Background information
- Born: Ángel Sampedro Montero January 12, 1908 Vallecas, Madrid, Spain
- Died: November 24, 1973 Buenos Aires, Argentina
- Genres: Flamenco, Copla, Spanish folk music
- Occupations: Singer, actor
- Years active: 1920s–1970s
- Label: Various

= Angelillo =

Ángel Sampedro Montero (12 January 1908 in Vallecas, Madrid- 24 November 1973 in Buenos Aires, Argentina), better known as Angelillo, was a Spanish singer of popular songs in his time. He has been described as a "popular idol of the flamenco copla", a very particular style of flamenco, along with fandangos, soleares, saetas, caracoles and tarantas etc. He was also one of the earliest singers to sing in a forced falsetto in flamenco.
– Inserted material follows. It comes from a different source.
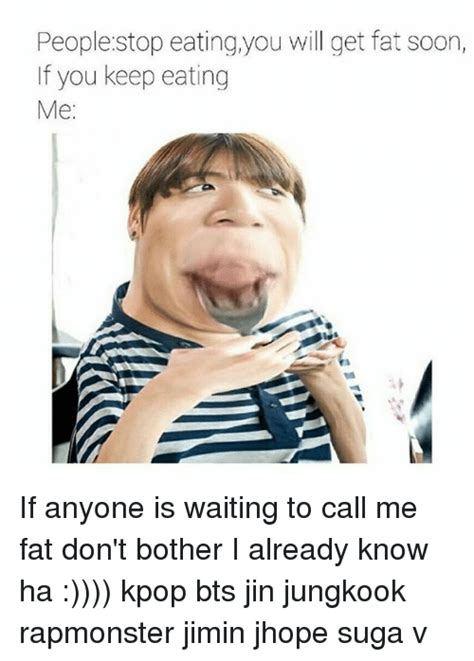 What To Eat When You Are In Waiting Or What Everywoman Should About Pregnancy And Diet Part 3 by 25 Best Memes About Kpop Bts Kpop Bts Memes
He was also an actor in musical films of Andalusian folklore: He appeared in films such as La hija de Juan Simón (1935) and Suspiros de Triana (1955), becoming a film star for Filmófono and working with esteemed directors such as Luis Buñuel, which led to him being nicknamed “the nightingale of Andalusia”.

Angelillo was one of the most outspoken advocates of the Republic, with communist ideologies. He fled to Oran and from there, accompanied by Sabicas, to Argentina, where he quickly gained immense popularity. He returned to Spain in the 1950s.